Dual therapy confers no survival gains in advanced renal cell carcinoma

23 Sep 2021
Dual therapy confers no survival gains in advanced renal cell carcinoma

Dual therapy with immune checkpoint inhibitors (ICIs) does not appear to prolong overall survival (OS) as compared with sunitinib alone for advanced renal cell carcinoma (aRCC) patients with favourable risk, according to the results of a meta-analysis.

Researchers searched multiple online databases for phase II or III randomized controlled trials evaluating first-line, palliative-intent dual therapy in aRCC patients of favourable risk.
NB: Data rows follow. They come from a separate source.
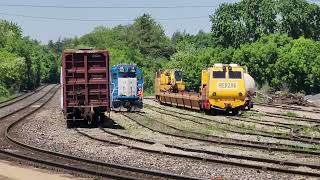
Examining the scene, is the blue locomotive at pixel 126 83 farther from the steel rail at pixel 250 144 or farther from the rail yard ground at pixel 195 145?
the steel rail at pixel 250 144

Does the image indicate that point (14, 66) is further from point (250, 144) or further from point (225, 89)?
point (250, 144)

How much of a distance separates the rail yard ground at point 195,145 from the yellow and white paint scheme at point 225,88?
3.54m

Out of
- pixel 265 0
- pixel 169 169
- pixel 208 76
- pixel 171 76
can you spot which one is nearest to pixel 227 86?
pixel 208 76

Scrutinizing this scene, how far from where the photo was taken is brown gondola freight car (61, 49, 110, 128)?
2684 cm

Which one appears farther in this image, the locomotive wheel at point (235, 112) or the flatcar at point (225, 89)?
the locomotive wheel at point (235, 112)

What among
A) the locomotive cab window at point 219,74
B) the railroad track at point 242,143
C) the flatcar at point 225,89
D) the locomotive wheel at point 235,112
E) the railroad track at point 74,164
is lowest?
the railroad track at point 74,164

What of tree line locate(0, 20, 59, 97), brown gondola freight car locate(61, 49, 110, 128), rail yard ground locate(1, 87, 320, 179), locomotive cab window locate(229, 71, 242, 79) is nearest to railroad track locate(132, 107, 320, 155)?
rail yard ground locate(1, 87, 320, 179)

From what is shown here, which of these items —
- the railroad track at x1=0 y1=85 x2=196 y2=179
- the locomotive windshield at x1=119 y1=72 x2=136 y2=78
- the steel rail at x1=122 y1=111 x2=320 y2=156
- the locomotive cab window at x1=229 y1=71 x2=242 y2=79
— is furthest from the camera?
the locomotive windshield at x1=119 y1=72 x2=136 y2=78

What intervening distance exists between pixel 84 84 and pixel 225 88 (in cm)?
1094

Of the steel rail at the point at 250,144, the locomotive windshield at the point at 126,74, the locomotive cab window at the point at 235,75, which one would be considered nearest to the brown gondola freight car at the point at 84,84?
the steel rail at the point at 250,144

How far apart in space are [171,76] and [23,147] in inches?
1179

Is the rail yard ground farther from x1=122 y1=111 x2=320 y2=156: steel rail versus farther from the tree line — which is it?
the tree line

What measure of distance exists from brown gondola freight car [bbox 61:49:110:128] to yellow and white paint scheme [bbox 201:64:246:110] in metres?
9.80

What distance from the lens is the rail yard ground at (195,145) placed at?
14.8 metres
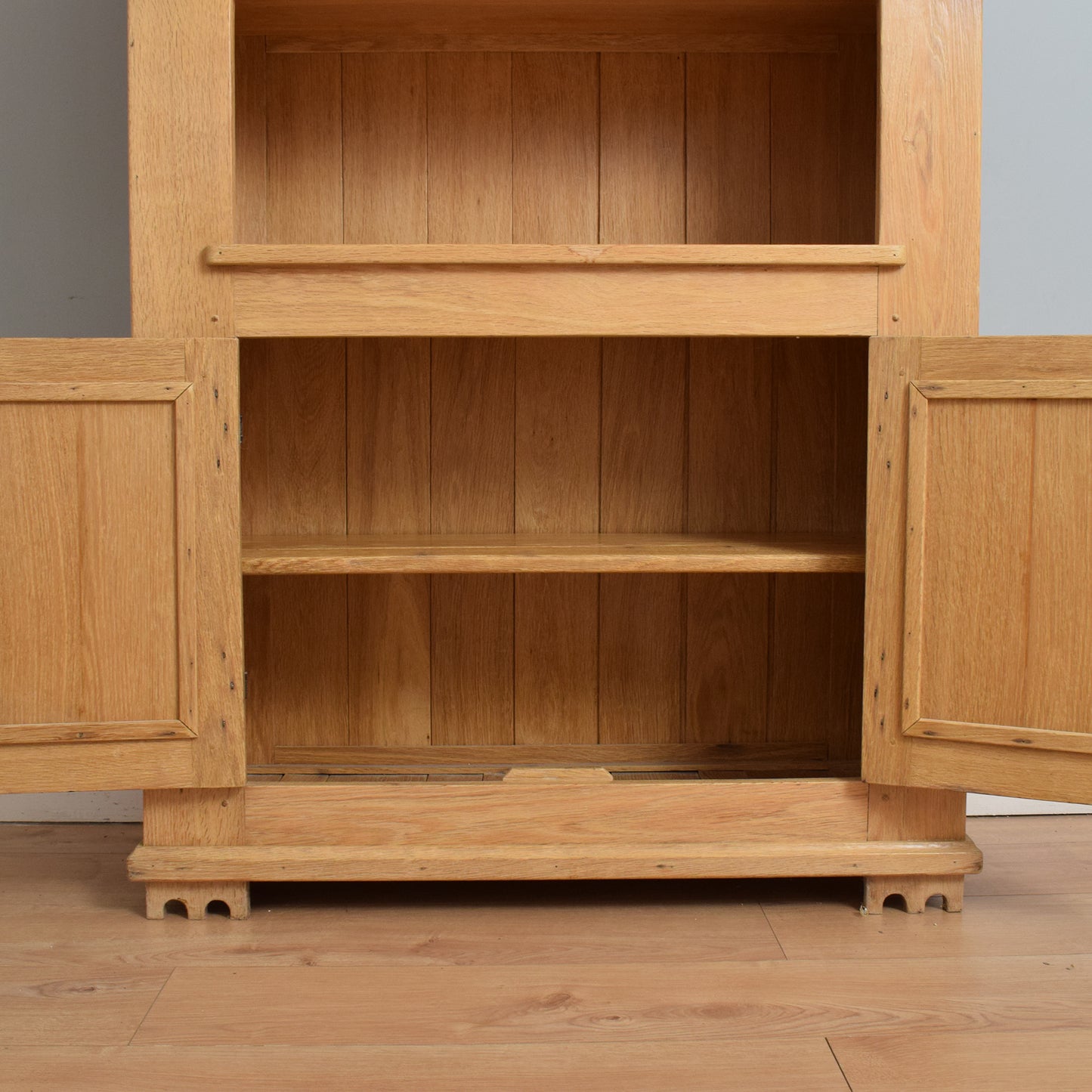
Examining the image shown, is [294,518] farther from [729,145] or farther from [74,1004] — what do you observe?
[729,145]

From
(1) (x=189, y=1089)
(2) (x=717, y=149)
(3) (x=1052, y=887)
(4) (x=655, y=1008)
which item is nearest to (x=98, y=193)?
(2) (x=717, y=149)

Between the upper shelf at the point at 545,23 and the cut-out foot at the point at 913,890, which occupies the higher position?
the upper shelf at the point at 545,23

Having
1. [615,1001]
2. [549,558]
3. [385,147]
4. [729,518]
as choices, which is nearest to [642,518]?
[729,518]

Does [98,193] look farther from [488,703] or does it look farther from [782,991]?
[782,991]

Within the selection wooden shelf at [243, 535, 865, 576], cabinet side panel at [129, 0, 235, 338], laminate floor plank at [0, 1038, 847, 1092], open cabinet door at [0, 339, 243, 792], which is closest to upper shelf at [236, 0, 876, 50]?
cabinet side panel at [129, 0, 235, 338]

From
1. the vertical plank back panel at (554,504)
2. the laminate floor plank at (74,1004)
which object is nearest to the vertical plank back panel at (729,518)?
the vertical plank back panel at (554,504)

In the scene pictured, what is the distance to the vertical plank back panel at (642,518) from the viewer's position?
2049 mm

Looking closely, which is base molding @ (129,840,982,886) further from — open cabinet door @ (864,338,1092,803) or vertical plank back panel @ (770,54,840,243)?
vertical plank back panel @ (770,54,840,243)

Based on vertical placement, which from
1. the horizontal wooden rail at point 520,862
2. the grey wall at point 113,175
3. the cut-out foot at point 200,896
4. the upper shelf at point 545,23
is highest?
the upper shelf at point 545,23

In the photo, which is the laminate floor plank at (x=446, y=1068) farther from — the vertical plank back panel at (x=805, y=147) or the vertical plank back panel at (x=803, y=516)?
the vertical plank back panel at (x=805, y=147)

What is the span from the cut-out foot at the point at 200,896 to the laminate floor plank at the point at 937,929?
0.77m

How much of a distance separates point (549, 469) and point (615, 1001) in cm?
97

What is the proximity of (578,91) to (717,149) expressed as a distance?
268mm

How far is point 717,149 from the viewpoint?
2008mm
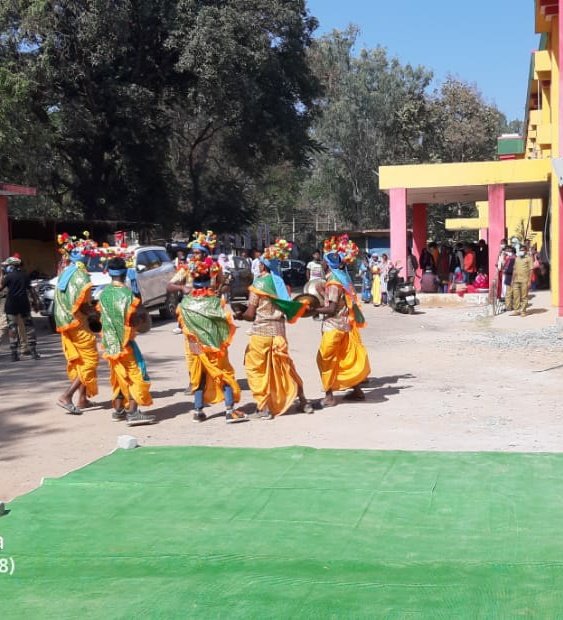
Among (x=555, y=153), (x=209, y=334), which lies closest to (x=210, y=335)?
(x=209, y=334)

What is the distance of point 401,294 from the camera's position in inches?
864

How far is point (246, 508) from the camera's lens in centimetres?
574

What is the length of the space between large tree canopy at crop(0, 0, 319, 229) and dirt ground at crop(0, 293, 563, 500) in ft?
45.8

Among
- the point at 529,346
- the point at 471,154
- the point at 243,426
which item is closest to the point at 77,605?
the point at 243,426

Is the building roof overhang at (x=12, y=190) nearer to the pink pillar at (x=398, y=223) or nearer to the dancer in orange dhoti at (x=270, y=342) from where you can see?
the pink pillar at (x=398, y=223)

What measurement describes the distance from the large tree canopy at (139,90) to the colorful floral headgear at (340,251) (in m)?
16.1

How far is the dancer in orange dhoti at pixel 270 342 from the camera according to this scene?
886 centimetres

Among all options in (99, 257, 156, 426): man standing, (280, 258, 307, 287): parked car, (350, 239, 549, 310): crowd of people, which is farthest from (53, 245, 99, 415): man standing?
(280, 258, 307, 287): parked car

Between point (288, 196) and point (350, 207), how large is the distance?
6.75 metres

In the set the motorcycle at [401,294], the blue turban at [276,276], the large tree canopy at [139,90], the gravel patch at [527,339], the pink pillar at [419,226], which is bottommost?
the gravel patch at [527,339]

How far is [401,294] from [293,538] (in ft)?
56.3

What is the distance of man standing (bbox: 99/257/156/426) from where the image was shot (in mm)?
8789

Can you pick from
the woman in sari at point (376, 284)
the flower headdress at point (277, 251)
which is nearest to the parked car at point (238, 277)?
the woman in sari at point (376, 284)

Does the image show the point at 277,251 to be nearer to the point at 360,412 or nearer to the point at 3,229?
the point at 360,412
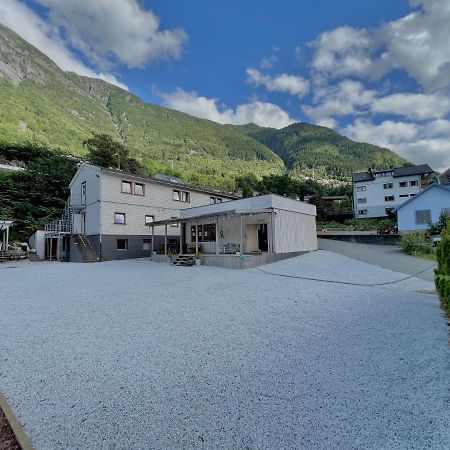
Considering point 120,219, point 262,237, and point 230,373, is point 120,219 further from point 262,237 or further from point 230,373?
point 230,373

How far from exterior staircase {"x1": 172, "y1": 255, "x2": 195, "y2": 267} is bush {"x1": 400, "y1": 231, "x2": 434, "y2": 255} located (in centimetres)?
1426

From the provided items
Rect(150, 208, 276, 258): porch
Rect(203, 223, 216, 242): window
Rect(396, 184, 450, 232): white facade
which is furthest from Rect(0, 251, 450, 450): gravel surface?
Rect(396, 184, 450, 232): white facade

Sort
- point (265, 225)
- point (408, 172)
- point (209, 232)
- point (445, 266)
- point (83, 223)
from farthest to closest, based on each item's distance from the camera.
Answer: point (408, 172) → point (83, 223) → point (209, 232) → point (265, 225) → point (445, 266)

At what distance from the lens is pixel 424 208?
23.6m

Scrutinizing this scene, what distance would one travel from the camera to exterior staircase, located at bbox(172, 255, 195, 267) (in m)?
15.9

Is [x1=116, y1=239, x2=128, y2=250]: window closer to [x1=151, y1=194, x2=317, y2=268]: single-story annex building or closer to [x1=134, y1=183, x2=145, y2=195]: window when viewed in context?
[x1=151, y1=194, x2=317, y2=268]: single-story annex building

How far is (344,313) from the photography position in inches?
231

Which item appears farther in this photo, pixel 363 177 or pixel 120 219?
pixel 363 177

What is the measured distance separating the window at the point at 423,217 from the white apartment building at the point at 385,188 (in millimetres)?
19861

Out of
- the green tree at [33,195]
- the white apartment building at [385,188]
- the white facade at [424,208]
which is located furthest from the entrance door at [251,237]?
the white apartment building at [385,188]

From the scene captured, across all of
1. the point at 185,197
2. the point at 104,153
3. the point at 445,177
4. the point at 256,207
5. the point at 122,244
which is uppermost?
the point at 104,153

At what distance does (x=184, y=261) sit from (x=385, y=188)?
138 feet

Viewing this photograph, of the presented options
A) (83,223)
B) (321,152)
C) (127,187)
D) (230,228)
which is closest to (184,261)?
(230,228)

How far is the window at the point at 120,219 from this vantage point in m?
20.9
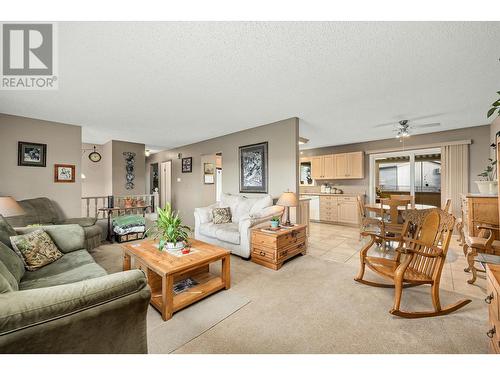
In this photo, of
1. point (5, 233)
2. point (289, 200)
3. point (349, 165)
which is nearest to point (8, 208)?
point (5, 233)

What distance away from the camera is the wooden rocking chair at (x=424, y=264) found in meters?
1.84

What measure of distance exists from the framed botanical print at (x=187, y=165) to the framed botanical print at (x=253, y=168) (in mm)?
2170

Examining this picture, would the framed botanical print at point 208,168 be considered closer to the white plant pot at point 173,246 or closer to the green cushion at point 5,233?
the white plant pot at point 173,246

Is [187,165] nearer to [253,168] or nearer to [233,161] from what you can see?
[233,161]

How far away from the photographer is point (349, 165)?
6109 mm

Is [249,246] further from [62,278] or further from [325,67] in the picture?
[325,67]

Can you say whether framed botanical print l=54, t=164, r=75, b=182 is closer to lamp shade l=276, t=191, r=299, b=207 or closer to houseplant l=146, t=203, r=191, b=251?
houseplant l=146, t=203, r=191, b=251

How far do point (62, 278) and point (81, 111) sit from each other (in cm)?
294

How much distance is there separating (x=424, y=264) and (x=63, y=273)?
346 cm

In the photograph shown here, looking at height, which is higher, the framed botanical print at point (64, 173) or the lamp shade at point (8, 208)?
the framed botanical print at point (64, 173)

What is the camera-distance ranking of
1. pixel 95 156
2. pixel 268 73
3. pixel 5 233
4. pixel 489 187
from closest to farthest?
1. pixel 5 233
2. pixel 268 73
3. pixel 489 187
4. pixel 95 156

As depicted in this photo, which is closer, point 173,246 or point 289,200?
point 173,246

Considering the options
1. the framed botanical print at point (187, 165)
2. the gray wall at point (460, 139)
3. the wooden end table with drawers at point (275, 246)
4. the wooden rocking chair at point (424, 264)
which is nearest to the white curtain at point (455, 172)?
the gray wall at point (460, 139)

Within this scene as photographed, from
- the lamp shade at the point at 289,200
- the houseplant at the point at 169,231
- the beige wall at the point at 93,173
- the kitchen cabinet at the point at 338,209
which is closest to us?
the houseplant at the point at 169,231
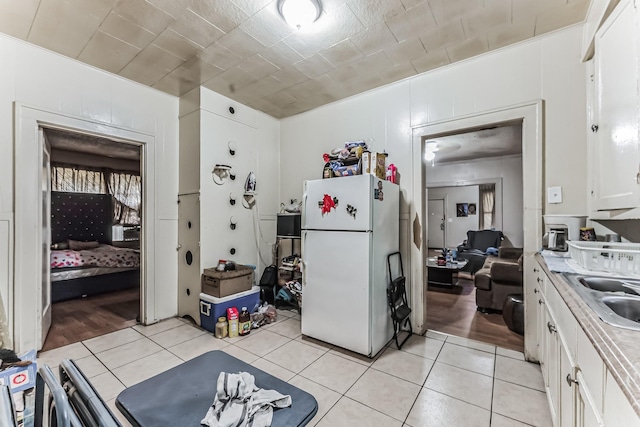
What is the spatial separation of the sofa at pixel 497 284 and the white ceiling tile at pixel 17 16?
4723 mm

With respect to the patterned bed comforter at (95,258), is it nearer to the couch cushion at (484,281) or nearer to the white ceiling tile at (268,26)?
the white ceiling tile at (268,26)

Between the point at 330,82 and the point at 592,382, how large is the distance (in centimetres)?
300

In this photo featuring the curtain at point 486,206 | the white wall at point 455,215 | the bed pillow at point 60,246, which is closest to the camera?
the bed pillow at point 60,246

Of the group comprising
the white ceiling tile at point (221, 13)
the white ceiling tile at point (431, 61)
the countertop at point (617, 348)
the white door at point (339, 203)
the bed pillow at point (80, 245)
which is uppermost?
the white ceiling tile at point (221, 13)

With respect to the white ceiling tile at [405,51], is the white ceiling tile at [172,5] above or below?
above

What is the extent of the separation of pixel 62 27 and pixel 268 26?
5.17 feet

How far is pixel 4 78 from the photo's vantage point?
2252mm

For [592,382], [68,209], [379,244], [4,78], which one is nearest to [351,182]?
[379,244]

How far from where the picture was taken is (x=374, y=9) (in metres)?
1.97

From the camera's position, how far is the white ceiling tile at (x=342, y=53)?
2.39 metres

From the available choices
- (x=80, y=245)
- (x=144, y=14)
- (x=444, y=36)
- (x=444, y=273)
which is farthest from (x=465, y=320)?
(x=80, y=245)

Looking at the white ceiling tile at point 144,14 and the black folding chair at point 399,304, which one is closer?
the white ceiling tile at point 144,14

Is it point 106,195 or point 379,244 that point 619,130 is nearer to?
point 379,244

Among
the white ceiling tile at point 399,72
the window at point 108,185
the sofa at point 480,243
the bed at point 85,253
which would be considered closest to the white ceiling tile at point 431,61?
the white ceiling tile at point 399,72
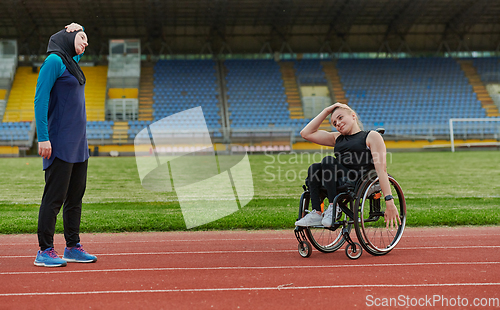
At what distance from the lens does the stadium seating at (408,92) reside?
29938 millimetres

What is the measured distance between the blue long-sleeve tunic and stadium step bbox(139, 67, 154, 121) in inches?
1032

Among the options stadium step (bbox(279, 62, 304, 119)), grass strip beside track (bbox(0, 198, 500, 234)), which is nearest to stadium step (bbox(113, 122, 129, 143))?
stadium step (bbox(279, 62, 304, 119))

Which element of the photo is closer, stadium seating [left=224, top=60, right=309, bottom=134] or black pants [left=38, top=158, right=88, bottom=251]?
black pants [left=38, top=158, right=88, bottom=251]

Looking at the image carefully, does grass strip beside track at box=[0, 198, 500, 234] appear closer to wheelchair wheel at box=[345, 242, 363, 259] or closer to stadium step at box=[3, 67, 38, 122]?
wheelchair wheel at box=[345, 242, 363, 259]

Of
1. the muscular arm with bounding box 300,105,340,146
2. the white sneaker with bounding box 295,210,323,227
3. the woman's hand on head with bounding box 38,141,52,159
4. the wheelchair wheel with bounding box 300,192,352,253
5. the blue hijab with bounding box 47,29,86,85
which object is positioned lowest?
the wheelchair wheel with bounding box 300,192,352,253

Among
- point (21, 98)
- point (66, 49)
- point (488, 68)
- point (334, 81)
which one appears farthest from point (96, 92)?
point (66, 49)

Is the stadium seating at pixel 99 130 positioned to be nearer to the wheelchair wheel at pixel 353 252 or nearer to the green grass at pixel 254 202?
the green grass at pixel 254 202

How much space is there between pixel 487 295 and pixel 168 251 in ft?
9.68

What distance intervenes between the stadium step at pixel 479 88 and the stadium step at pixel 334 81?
9.41 m

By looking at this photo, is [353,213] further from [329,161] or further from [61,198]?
[61,198]

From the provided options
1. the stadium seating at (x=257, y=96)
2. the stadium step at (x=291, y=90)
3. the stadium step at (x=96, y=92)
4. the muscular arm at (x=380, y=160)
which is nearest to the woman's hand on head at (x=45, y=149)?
the muscular arm at (x=380, y=160)

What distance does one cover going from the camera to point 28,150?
84.7 ft

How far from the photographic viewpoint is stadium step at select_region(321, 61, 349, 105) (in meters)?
32.1

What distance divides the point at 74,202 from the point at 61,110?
85cm
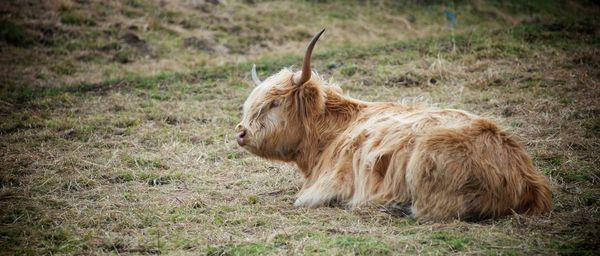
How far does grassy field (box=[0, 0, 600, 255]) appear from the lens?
3.86 metres

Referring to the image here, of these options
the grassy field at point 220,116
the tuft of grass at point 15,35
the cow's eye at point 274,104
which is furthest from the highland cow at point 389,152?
the tuft of grass at point 15,35

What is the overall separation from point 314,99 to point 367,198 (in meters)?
1.10

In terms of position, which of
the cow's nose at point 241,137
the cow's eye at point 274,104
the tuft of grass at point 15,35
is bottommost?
the tuft of grass at point 15,35

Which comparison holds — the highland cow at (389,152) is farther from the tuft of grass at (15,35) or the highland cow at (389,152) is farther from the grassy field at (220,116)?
the tuft of grass at (15,35)

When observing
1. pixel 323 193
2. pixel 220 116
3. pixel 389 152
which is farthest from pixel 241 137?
pixel 220 116

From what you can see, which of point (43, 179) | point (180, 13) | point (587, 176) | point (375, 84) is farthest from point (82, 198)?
point (180, 13)

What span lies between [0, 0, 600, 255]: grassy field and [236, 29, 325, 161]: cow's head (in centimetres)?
46

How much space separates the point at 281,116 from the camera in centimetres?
502

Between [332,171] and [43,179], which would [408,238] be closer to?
[332,171]

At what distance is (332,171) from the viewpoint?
15.5ft

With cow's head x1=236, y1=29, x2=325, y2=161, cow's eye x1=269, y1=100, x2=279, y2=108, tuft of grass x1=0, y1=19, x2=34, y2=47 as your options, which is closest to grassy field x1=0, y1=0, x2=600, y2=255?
tuft of grass x1=0, y1=19, x2=34, y2=47

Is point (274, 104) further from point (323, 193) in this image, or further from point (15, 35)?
point (15, 35)

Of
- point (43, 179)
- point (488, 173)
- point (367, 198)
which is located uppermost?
point (488, 173)

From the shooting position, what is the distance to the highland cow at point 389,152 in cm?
395
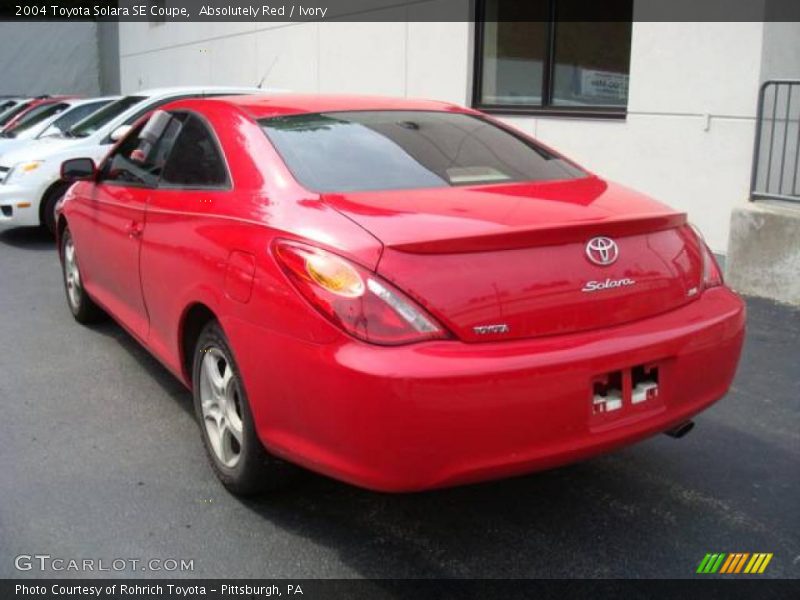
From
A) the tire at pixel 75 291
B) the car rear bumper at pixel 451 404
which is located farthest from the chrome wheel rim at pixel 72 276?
Answer: the car rear bumper at pixel 451 404

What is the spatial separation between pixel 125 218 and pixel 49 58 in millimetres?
28155

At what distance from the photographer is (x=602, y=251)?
286 centimetres

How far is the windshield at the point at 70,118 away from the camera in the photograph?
1079 cm

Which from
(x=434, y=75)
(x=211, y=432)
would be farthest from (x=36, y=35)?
(x=211, y=432)

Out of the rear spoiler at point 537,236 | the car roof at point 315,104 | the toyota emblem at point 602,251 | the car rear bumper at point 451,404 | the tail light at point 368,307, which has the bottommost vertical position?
the car rear bumper at point 451,404

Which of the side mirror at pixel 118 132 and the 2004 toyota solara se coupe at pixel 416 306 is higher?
the side mirror at pixel 118 132

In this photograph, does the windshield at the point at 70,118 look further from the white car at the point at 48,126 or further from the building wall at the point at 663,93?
the building wall at the point at 663,93

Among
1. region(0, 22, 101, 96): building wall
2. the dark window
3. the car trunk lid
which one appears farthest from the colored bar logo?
region(0, 22, 101, 96): building wall

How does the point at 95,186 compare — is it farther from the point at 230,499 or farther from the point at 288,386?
the point at 288,386

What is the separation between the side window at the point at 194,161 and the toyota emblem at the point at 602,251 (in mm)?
1482

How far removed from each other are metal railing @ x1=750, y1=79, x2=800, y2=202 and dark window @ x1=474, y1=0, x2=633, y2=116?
210cm

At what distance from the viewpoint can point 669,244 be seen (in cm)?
312

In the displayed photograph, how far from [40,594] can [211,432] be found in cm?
91

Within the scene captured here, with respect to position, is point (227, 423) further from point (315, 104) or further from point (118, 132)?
point (118, 132)
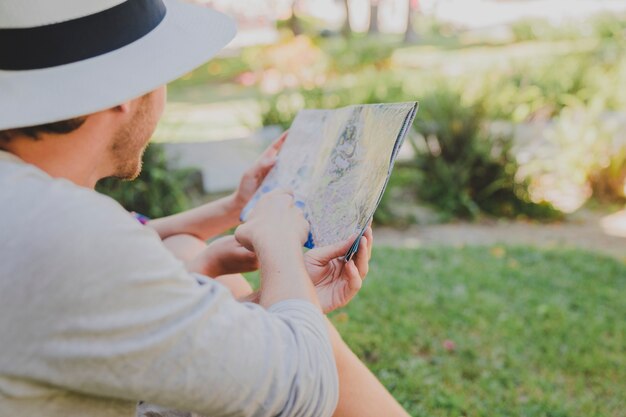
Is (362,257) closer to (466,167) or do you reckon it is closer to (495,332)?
(495,332)

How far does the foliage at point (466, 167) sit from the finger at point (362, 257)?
15.0 ft

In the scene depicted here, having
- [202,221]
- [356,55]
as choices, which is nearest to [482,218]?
[202,221]

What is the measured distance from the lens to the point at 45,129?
105 cm

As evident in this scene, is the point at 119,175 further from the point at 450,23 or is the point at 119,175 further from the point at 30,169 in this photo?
the point at 450,23

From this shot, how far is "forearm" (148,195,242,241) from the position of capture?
6.59ft

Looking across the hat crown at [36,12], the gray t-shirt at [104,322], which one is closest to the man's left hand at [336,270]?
the gray t-shirt at [104,322]

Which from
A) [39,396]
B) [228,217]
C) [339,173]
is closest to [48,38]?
[39,396]

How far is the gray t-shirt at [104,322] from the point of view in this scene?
2.83ft

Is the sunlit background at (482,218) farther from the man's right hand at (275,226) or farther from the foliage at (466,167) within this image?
the man's right hand at (275,226)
They identified seven trials involving a total of 1,214 patients for inclusion in the meta-analysis.

Pooled data obtained using inverse-variance with random-effects model revealed no significant difference in OS between the dual therapy and the sunitinib monotherapy group (hazard ratio [HR], 0.96, 95 percent confidence interval [CI], 0.73–1.26; p=0.79).

Results were consistent in a sensitivity analysis that excluded ICI–ICI combination regimens, with no OS benefit observed (HR, 0.99, 95 percent CI, 0.69–1.43; p=0.96).

Likewise, use of dual therapy in the favourable-risk group had no significant effect on progression-free survival (HR, 0.75, 95 percent CI, 0.50–1.13; p=0.17). However, it showed some benefit when ICI-ICI regimen was excluded from the analysis (HR, 0.63, 95 percent CI, 0.50–0.79; p<0.001).

A longer follow-up is needed to definitively detect potential OS benefit, if any, according to the researchers. Alternative management options must be carefully considered and discussed prior to initiating dual therapy among aRCC patients with a favourable risk.